A small number of GH-secreting pituitary adenomas co-secrete prolactin. Although dopamine agonist therapy with agents such as bromocriptine would treat the associated prolactin elevation, it is minimally effective in acromegaly and would not adequately treat GH secretion or address the mass effect of a GH-secreting adenoma.

A GH receptor blocker, pegvisomant, is available. Pegvisomant works in the peripheral tissues as an antagonist to GH but does not decrease its production by the tumor. This patient needs intervention to treat mass effect at this time because the tumor is damaging the optic chiasm and the patient's vision, and this treatment would not be expected to decrease the tumor size.

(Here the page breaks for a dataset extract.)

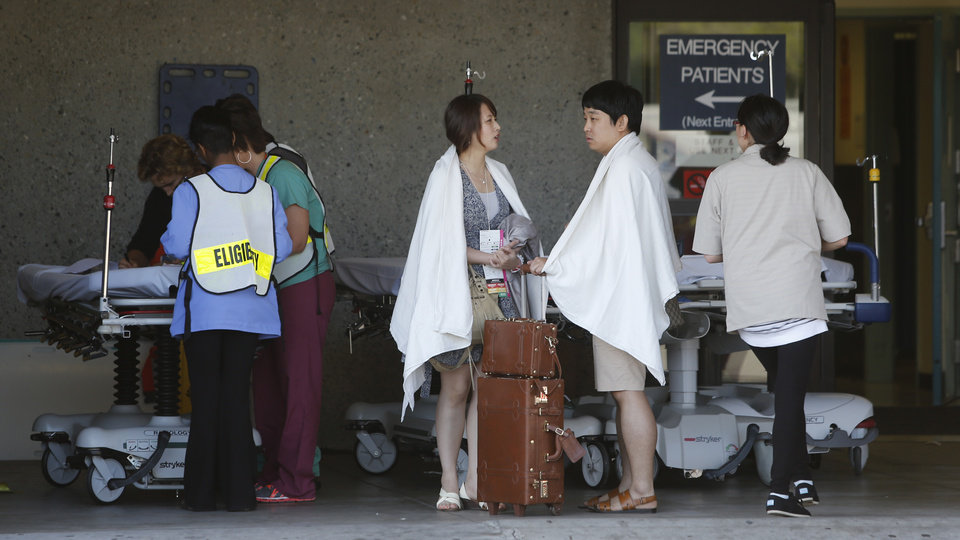 Photo - Passengers from Asiana Flight 214 are treated at San Francisco General Hospital after the plane crashed at San Francisco International Airport in San Francisco, Saturday, July 6, 2013. (AP Photo/Bay Area News Group, John Green)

Somatostatin analogues, such as octreotide and lanreotide, inhibit GH secretion and are helpful in treating some patients with acromegaly. They are used primarily in patients with unresectable tumors without significant mass effect or those with a contraindication to surgery. They may also be used in patients with continued GH secretion following incomplete transsphenoidal resection. However, they would not be an appropriate treatment in this patient with a large, invasive, vision-threatening pituitary tumor.

Radiation therapy may be added to surgical or medical therapy to help increase the chance for remission or cure. Radiation to the pituitary carries a high risk of causing pituitary insufficiency and damage to surrounding tissues (particularly the optic nerves); therefore, it is not usually an initial treatment for acromegaly in most patients. In those in whom it is used, stereotactic surgery (gamma knife) is the preferred approach to minimize potential complications.